> On Jun 27, 2024, at 2:11 PM, Tim Düsterhus <[email protected]> wrote:
> Marking a class as 'static' *does* affect how the class may be used and thus the
> static-ness is part of the public API. Therefore it should be a keyword. Everything else would also
> be inconsistent with final classes effectively making all members final and readonly classes making
> all members readonly.
Very insightful; that is a great rule of thumb.
>> I also believe that static classes should be implictly final. Given that no objects of such
>> a class can exist, they cannot be exchanged by a different class anyways
I object here.
There are functions in classes that I have built in the past that are static and also benefit from
inheritance. Could they be called directly on the base class; yes? But that is less elegant and
increases complexity with two levels of inheritance are needed.

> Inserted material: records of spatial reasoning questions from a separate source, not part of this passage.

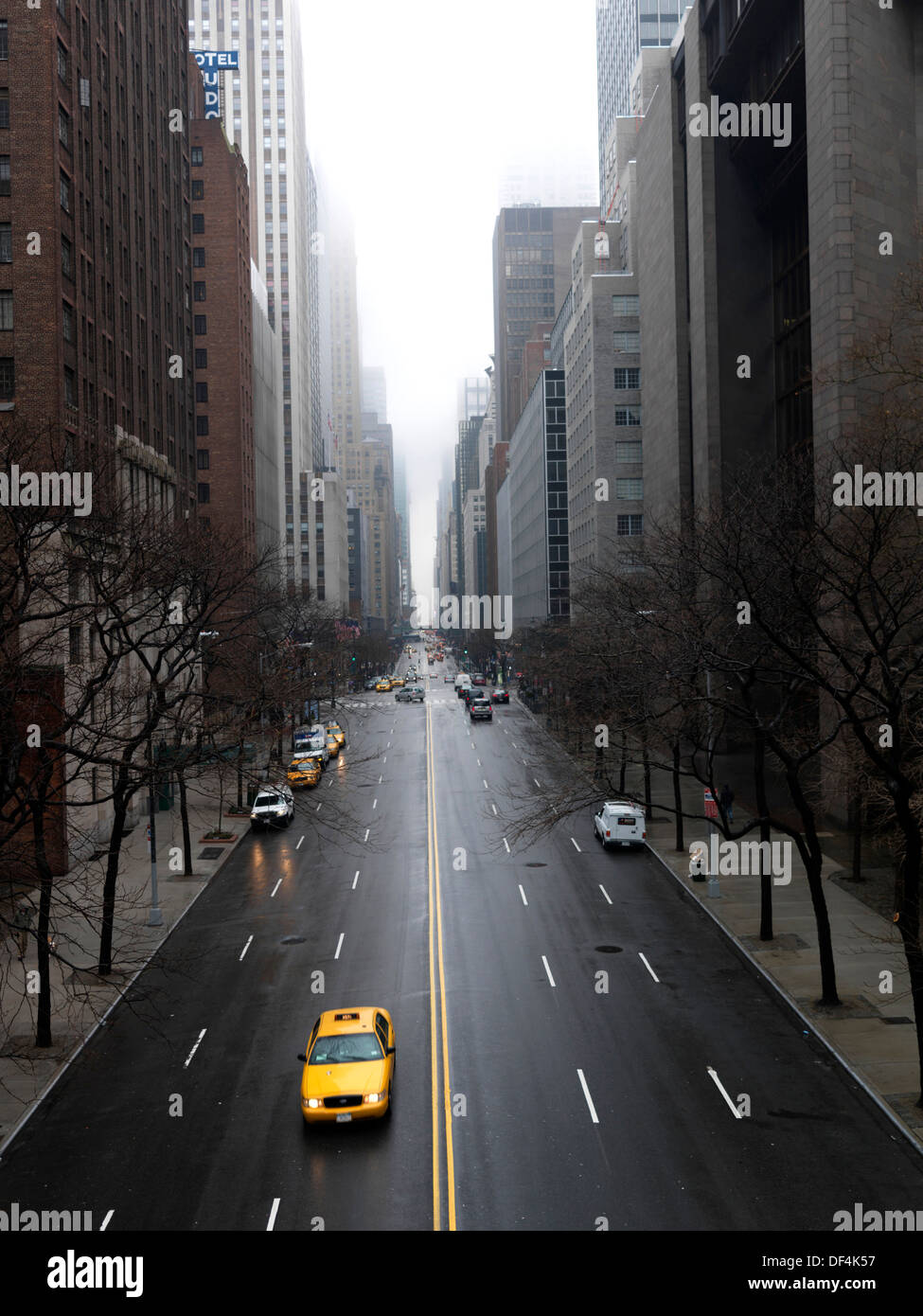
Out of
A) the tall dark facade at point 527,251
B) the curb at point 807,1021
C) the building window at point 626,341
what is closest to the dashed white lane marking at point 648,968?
the curb at point 807,1021

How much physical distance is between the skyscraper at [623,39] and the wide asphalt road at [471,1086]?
101 metres

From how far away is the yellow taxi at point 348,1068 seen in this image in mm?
14305

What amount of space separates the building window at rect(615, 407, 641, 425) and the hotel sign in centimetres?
4285

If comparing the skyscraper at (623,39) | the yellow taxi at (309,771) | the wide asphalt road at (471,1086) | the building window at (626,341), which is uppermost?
the skyscraper at (623,39)

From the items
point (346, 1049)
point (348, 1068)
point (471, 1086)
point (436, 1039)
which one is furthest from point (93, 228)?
point (471, 1086)

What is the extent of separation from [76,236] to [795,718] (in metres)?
32.8

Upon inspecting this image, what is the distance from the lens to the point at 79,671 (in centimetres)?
2230

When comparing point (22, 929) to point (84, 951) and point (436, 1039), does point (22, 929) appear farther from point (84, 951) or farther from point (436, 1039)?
point (436, 1039)

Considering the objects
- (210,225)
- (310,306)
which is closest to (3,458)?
(210,225)

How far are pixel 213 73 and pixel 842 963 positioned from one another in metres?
102

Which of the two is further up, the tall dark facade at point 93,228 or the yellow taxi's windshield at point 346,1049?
the tall dark facade at point 93,228

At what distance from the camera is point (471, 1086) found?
51.5 ft

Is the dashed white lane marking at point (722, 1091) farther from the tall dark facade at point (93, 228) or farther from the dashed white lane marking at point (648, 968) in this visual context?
the tall dark facade at point (93, 228)
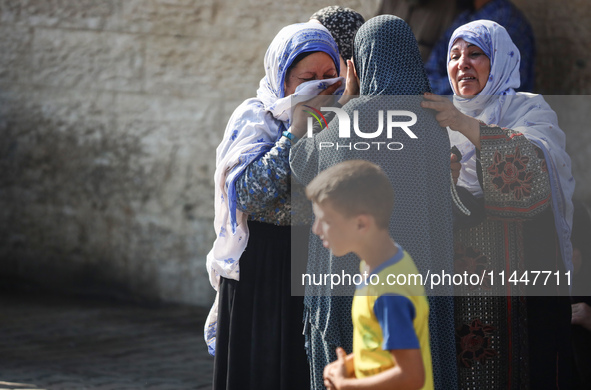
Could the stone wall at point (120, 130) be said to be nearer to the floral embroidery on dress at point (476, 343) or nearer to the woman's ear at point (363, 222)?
the floral embroidery on dress at point (476, 343)

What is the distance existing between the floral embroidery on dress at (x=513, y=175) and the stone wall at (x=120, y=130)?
314 cm

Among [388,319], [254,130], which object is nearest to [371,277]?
[388,319]

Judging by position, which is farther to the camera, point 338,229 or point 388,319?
point 338,229

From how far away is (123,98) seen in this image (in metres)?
6.11

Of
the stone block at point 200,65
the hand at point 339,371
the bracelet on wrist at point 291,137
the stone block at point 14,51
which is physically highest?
the stone block at point 14,51

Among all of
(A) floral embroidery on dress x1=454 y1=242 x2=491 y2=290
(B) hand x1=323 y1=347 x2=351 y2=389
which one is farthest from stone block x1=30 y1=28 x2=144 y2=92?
(B) hand x1=323 y1=347 x2=351 y2=389

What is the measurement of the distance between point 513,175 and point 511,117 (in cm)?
44

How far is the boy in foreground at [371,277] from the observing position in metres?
1.92

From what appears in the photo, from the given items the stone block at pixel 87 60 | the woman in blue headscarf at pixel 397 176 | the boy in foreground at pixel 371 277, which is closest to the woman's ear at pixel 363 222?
the boy in foreground at pixel 371 277

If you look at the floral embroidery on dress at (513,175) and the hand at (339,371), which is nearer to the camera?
the hand at (339,371)

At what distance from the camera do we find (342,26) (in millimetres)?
3406

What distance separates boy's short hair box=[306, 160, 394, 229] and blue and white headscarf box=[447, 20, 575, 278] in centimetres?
80

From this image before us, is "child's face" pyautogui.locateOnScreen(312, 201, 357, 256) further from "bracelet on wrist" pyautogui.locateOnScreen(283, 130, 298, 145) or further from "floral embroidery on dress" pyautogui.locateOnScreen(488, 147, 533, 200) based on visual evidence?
"floral embroidery on dress" pyautogui.locateOnScreen(488, 147, 533, 200)

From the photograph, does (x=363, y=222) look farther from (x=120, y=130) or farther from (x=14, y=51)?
(x=14, y=51)
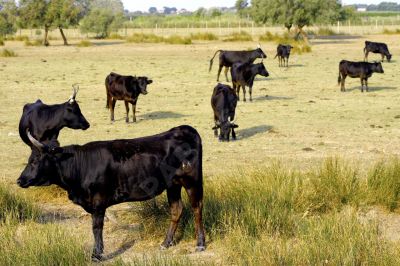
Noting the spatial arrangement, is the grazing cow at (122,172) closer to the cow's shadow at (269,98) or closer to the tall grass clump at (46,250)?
the tall grass clump at (46,250)

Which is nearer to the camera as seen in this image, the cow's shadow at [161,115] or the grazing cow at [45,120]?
the grazing cow at [45,120]

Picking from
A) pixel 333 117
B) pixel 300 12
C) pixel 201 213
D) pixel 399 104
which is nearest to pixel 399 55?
pixel 300 12

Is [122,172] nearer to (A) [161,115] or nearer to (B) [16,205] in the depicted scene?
(B) [16,205]

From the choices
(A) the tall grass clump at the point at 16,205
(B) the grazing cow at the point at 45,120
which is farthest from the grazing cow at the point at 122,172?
(B) the grazing cow at the point at 45,120

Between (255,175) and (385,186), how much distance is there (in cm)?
163

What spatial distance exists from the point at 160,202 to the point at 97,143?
1336 millimetres

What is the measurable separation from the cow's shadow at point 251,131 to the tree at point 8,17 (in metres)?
38.3

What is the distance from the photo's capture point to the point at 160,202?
823 centimetres

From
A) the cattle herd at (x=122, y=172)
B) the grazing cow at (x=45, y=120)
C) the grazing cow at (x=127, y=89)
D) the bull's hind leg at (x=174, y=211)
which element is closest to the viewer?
the cattle herd at (x=122, y=172)

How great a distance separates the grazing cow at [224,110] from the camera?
13445mm

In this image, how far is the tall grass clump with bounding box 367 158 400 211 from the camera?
335 inches

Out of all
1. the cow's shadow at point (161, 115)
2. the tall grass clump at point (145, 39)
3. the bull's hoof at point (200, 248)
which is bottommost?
the bull's hoof at point (200, 248)

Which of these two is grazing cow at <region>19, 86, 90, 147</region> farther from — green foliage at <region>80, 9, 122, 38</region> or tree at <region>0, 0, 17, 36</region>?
green foliage at <region>80, 9, 122, 38</region>

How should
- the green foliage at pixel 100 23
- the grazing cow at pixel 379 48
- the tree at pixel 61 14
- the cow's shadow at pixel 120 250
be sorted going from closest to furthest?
1. the cow's shadow at pixel 120 250
2. the grazing cow at pixel 379 48
3. the tree at pixel 61 14
4. the green foliage at pixel 100 23
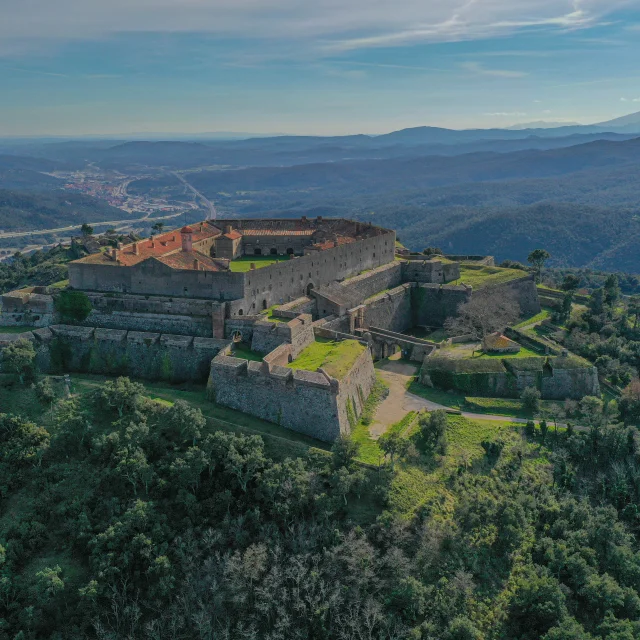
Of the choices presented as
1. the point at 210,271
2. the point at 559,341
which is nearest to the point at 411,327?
the point at 559,341

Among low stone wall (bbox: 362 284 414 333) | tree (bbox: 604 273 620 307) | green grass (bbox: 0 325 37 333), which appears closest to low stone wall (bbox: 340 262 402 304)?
low stone wall (bbox: 362 284 414 333)

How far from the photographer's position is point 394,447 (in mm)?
38375

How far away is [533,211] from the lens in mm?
189250

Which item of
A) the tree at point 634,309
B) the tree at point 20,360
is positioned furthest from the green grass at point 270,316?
the tree at point 634,309

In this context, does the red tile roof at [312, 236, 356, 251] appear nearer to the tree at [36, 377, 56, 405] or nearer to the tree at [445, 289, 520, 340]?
the tree at [445, 289, 520, 340]

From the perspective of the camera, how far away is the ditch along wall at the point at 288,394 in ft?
135

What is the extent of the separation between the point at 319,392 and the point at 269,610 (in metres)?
13.7

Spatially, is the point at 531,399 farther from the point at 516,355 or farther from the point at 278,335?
the point at 278,335

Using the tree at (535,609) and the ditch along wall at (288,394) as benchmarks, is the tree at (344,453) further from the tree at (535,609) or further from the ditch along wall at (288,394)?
the tree at (535,609)

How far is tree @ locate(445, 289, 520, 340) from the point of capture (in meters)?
57.2

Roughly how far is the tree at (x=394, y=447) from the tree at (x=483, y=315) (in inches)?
750

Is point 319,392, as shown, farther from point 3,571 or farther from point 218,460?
point 3,571

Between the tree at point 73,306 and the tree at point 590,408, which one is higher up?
the tree at point 73,306

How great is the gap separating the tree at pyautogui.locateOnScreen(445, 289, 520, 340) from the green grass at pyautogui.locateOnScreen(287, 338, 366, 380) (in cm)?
1298
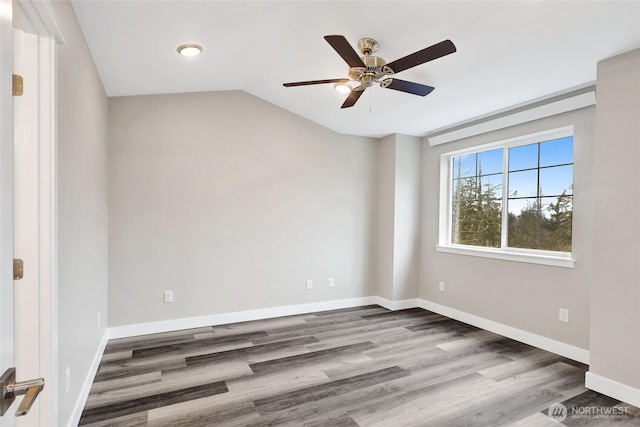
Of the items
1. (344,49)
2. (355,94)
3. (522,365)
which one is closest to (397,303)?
(522,365)

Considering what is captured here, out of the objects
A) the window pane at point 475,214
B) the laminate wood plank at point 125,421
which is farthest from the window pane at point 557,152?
the laminate wood plank at point 125,421

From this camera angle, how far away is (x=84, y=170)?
Result: 7.30 feet

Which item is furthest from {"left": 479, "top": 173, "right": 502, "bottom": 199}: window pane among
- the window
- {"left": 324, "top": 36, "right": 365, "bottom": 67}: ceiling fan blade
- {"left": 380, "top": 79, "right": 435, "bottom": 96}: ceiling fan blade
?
{"left": 324, "top": 36, "right": 365, "bottom": 67}: ceiling fan blade

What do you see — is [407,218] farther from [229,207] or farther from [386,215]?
[229,207]

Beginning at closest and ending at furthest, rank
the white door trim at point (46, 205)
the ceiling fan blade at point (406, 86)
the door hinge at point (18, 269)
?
the door hinge at point (18, 269) < the white door trim at point (46, 205) < the ceiling fan blade at point (406, 86)

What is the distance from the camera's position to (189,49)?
2.63m

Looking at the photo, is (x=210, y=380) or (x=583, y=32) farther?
(x=210, y=380)

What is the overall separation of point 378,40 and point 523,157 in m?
2.13

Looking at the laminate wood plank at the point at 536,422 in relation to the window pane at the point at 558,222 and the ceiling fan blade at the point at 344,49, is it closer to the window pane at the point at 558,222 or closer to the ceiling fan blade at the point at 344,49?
the window pane at the point at 558,222

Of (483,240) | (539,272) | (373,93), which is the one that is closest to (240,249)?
(373,93)

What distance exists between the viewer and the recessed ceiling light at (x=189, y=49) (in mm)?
2594

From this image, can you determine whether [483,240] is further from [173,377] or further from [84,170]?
[84,170]

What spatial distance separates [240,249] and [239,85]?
183cm

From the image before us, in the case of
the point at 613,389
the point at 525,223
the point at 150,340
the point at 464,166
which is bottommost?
the point at 150,340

Specifically the functionality I am thinking of is the base class is generic functionality for
factory functions and then child factory functions implement use-case specific logic for the type of
the object produced. For example, each of these functions has a MakeNew(...) function, and children
call self::MakeNew(...).
Base
-- Term
-- User
-- BasePost
-- Post
-- Page
That is a subset of classes I used, and those classes were designed for use with WordPress.
Further, these classes implemented "hooks" in WordPress. Using inheritance allowed all the
hooks to be managed without repeating them in many places, being able to modify them for a
class-specific need, and also without accidentally forgetting to add them.
>> and inheritance is not meant for code reuse.
Just because code reuse in inheritance can be problematic it does not have to be in all-cases.
Moderation in all things. I used that approach for 10+ years and never once had any of the problems
people claim about using inheritance for code reuse. This was likely because my needs were
constrained by the use-case and by nature did not grow out of control with complexity.
So I would really hate to finally get static classes but still not be able to use them as intended
for select use-cases only because someone decided without knowing all applicable use-cases that they
did not like the idea of people using inheritance.